Era el Libro de los Nuevos Pactos, un compendio de acuerdos entre mundos, de principios restauradores, de advertencias y esperanzas. Al cerrarse, un suspiro recorrió el claro, como si la tierra misma exhalara. Las raíces del bosque se agitaron bajo el suelo, y en algún lugar lejano, un viejo grimorio —el Necronomicón— se agrietaba en silencio. Su poder se desvanecía, absorbido, deshecho, anulado por la armonía renovada.
El Velo, que en el mundo humano había sido desgarrado por la ambición de Biff, comenzó a recomponerse. Las fisuras que amenazaban con desatar el caos se cerraron una a una, como heridas que cicatrizan al contacto con una verdad olvidada. La magia, que se había vuelto inestable, volvió a fluir con equilibrio. Las criaturas que habían cruzado sin permiso fueron devueltas a su lugar. El eco de la ruptura se desvanecía.
Y entonces, Gibrán y Angélica regresaron.
Aparecieron en el mismo claro donde todo comenzó, donde el Velo los había jalado tiempo atrás. El aire era distinto. El cielo, más claro. Las hojas susurraban con una cadencia nueva, como si el bosque los reconociera. No había estruendo ni luz cegadora, solo una paz profunda, como si el universo les diera la bienvenida.
Pero algo más había cambiado.
Para Angélica, habían pasado años. Años de lucha, de aprendizaje, de dolor y revelación. Su mirada era más profunda, su alma más firme. Cuando vio a su padre, parado justo donde lo había dejado, con los ojos aún abiertos por la sorpresa, comprendió la magnitud del milagro: para él, solo habían pasado segundos.

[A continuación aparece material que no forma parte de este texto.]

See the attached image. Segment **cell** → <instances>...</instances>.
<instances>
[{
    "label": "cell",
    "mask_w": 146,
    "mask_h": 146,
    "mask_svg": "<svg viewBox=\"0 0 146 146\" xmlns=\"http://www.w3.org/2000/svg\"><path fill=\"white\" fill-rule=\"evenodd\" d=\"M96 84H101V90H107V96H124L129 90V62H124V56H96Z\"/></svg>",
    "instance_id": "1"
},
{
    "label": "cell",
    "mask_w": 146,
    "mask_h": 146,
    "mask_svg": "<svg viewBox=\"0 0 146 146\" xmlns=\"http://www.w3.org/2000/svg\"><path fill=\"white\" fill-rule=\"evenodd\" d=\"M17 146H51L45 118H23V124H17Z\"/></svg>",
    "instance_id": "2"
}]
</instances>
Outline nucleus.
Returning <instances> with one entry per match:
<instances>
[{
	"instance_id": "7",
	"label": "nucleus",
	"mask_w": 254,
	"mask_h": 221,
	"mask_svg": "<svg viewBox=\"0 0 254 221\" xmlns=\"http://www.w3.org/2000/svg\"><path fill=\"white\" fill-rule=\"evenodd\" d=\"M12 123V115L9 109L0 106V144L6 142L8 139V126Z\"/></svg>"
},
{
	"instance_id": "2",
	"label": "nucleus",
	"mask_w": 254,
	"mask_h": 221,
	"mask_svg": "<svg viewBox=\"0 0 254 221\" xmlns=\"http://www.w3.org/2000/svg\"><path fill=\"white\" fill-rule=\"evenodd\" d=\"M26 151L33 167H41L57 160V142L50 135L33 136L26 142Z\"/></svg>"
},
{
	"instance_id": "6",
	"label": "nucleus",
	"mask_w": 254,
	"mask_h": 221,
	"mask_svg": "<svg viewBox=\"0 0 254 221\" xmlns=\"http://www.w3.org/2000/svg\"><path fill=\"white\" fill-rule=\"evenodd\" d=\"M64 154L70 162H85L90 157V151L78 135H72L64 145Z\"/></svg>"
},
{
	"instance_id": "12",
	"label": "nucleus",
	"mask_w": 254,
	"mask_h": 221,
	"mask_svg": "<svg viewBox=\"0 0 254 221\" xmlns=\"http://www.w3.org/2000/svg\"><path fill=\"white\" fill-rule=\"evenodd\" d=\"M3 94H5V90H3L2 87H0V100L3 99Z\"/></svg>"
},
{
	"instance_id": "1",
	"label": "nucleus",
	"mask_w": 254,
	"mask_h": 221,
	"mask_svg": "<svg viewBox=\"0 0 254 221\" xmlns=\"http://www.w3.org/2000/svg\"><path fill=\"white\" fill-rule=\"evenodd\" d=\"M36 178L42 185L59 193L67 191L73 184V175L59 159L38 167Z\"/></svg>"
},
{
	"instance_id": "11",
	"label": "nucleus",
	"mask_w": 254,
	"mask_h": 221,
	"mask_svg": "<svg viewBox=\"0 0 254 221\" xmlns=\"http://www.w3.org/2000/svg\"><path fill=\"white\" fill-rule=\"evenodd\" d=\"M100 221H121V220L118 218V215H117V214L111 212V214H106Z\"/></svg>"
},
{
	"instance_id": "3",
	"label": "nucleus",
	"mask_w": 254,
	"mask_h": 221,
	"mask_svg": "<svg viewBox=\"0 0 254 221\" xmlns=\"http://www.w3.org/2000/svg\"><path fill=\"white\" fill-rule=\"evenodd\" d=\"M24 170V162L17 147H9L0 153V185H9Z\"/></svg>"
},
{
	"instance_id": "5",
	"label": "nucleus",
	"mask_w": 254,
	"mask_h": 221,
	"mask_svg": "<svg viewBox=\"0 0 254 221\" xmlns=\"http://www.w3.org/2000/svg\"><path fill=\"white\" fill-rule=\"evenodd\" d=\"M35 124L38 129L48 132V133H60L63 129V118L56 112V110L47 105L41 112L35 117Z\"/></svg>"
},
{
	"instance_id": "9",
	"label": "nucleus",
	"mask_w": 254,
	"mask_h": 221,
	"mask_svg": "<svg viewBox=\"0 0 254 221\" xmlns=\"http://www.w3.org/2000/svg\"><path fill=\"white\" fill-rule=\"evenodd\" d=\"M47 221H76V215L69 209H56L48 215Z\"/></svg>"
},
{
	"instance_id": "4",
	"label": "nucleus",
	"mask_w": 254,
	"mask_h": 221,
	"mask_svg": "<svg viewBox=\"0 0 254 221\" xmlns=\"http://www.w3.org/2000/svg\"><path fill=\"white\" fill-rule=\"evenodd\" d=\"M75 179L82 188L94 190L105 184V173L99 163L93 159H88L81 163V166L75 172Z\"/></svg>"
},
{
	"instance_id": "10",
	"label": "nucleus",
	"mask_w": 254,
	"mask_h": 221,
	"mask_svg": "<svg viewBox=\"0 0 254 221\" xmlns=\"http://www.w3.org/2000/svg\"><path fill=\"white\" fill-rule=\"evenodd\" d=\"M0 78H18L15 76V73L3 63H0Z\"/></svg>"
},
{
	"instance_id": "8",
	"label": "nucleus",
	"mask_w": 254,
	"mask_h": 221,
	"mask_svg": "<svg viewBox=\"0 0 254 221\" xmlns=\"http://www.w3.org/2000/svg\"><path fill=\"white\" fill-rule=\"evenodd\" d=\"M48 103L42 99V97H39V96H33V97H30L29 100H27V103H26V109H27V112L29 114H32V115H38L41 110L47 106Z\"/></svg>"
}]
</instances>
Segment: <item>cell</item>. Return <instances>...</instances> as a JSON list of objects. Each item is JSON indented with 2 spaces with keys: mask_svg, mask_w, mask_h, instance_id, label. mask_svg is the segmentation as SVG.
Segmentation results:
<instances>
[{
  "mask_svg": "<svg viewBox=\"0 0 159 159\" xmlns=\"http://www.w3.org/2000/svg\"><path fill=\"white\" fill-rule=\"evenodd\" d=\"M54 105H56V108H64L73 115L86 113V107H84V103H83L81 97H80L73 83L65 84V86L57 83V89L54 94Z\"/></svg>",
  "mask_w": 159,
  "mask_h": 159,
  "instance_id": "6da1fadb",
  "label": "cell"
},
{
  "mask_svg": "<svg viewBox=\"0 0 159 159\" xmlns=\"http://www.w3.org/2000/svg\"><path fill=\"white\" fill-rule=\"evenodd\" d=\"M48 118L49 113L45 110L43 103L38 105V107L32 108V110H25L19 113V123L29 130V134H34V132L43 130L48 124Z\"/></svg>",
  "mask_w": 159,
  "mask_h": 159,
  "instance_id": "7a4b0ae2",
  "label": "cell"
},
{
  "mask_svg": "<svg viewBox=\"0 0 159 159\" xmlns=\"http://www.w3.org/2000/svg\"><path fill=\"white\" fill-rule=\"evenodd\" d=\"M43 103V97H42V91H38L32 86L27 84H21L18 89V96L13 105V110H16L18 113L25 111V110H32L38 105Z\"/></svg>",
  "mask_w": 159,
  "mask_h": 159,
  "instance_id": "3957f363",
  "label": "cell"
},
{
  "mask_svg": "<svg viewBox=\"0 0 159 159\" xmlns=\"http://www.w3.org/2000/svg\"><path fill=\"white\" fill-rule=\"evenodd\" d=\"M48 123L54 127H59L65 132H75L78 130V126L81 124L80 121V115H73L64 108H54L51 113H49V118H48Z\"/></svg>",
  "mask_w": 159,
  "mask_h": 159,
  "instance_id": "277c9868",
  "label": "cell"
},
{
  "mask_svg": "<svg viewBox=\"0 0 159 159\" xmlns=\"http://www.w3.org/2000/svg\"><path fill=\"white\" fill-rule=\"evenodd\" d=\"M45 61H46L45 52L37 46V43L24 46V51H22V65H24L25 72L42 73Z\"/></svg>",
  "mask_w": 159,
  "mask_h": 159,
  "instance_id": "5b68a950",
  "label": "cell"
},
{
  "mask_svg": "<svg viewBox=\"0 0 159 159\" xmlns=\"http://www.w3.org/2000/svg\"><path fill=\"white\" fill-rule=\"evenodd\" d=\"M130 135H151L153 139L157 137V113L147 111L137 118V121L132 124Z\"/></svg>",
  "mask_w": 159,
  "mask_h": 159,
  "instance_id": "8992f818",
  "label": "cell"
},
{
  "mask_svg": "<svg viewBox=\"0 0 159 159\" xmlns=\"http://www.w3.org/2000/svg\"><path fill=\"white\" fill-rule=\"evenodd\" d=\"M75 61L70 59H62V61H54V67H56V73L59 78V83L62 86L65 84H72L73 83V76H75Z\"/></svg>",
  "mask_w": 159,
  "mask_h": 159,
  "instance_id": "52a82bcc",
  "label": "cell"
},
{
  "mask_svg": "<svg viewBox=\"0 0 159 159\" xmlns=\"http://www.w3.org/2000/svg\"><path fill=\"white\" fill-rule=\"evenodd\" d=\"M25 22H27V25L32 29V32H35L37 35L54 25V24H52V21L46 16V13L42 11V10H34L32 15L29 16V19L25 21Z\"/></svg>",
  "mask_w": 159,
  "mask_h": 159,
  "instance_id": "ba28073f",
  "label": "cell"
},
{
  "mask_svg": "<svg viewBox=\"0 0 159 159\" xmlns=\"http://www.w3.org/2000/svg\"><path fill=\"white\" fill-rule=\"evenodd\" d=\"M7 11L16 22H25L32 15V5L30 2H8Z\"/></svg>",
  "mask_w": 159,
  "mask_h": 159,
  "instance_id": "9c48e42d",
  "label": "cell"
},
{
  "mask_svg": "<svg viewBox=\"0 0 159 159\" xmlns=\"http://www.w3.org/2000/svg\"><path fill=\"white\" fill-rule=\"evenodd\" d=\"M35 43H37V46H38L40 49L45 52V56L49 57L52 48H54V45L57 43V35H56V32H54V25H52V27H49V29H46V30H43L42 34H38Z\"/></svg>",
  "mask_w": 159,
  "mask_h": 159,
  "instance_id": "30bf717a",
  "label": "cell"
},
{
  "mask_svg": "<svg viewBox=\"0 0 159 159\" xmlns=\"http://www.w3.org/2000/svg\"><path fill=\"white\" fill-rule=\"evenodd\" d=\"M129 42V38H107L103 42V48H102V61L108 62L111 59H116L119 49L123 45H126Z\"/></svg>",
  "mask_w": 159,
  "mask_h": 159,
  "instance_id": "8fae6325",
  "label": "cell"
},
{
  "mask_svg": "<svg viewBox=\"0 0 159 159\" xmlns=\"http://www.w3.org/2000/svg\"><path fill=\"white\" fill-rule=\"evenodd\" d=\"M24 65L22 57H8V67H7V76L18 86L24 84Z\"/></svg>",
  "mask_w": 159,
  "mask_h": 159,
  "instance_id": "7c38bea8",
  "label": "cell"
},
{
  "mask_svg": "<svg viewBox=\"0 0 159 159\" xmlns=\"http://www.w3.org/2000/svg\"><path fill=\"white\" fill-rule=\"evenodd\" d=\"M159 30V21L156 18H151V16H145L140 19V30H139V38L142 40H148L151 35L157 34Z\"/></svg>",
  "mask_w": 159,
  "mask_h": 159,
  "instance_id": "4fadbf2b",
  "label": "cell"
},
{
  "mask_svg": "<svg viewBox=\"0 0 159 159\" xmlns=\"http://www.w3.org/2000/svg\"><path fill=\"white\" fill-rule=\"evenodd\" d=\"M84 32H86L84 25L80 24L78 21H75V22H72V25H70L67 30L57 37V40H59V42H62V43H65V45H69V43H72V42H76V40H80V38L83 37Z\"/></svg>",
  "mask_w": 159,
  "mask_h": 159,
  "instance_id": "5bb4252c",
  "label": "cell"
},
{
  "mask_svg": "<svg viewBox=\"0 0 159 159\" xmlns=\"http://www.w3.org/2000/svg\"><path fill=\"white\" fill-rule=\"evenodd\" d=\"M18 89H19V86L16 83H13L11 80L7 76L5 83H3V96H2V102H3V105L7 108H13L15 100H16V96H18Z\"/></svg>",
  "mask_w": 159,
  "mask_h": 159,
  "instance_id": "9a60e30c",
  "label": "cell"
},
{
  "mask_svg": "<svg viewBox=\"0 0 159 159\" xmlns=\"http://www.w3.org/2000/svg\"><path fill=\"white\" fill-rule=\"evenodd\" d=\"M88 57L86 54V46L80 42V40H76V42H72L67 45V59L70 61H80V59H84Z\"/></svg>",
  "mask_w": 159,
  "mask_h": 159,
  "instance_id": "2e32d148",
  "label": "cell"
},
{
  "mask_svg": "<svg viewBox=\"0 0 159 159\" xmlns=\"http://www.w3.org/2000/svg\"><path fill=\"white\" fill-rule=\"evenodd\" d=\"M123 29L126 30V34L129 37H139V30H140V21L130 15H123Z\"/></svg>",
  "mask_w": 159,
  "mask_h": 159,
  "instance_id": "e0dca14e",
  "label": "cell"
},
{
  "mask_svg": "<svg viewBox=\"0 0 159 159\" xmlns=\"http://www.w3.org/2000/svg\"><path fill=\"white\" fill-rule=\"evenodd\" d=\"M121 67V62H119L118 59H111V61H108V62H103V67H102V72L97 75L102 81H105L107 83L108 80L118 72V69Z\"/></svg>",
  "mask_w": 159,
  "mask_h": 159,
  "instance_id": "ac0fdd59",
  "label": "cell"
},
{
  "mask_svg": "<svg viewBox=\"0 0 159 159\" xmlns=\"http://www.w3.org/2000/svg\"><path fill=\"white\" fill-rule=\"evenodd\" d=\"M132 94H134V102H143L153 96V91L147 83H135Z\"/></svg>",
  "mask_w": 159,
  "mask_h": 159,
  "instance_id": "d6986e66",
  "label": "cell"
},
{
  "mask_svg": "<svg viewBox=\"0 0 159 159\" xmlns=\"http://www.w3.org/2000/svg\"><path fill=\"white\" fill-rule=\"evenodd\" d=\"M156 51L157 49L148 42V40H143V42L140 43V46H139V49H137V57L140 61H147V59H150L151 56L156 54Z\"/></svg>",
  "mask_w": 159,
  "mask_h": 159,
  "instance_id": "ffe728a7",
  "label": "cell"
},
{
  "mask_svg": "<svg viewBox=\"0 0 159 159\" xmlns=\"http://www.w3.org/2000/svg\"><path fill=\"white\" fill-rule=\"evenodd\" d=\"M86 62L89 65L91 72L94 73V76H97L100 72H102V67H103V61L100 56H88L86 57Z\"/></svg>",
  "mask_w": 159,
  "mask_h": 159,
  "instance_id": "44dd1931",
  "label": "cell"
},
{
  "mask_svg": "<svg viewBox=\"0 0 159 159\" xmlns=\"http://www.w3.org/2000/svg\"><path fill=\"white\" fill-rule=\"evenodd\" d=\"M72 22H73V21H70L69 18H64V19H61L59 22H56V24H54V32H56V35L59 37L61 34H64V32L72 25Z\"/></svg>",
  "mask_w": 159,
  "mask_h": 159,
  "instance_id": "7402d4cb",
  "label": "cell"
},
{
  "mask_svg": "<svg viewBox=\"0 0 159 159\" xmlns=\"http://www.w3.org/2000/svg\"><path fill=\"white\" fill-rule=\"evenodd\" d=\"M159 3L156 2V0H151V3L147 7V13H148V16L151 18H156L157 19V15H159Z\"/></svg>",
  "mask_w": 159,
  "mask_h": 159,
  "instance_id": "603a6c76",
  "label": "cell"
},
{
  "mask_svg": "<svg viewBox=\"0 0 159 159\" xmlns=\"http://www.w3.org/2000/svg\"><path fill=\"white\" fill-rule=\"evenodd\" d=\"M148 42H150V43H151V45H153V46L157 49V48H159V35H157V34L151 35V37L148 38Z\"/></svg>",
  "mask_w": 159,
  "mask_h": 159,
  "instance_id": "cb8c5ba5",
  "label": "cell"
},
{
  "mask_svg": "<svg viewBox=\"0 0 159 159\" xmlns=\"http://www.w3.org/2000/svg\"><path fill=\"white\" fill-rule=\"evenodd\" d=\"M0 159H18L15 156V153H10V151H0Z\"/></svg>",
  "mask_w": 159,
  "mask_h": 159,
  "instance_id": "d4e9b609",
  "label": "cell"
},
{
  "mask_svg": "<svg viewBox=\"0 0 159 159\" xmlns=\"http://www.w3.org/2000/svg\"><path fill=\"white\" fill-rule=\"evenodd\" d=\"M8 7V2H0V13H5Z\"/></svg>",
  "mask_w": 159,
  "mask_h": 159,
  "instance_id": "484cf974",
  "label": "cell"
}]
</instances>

Lo mismo ocurrió con Gibrán. Su madre, aún con la mano extendida, lo miró como si acabara de desaparecer. Pero él ya no era el mismo. Había cruzado mundos, enfrentado sombras, restaurado pactos. Y aunque su corazón se llenó de ternura, también supo que el regreso no era un final, sino un nuevo comienzo.
El tiempo, en su danza entre dimensiones, había tejido una paradoja perfecta: los hijos habían vivido una eternidad, mientras los padres apenas habían parpadeado.
Y así, con el Velo restaurado, el Necronomicón silenciado, y los pactos renovados, el mundo volvió a respirar.
Años después, bajo un cielo que parecía bendecido por Neraida misma, Gibrán y Angélica se casaron. No fue una ceremonia grandiosa, sino íntima, rodeada de quienes sabían que el amor también puede ser magia. En sus votos, prometieron no solo cuidarse, sino proteger el equilibrio entre mundos.
Y aunque vivían en el mundo humano, de vez en cuando, cuando el Velo lo permitía, visitaban Neraida. No como guerreros ni salvadores, sino como guardianes del pacto, como testigos de que incluso lo inaudito puede volverse eterno.
Porque cuando dos almas regresan con el corazón transformado, el mundo no vuelve a ser el mismo.
Y cuando el amor se convierte en puente, el viaje nunca termina.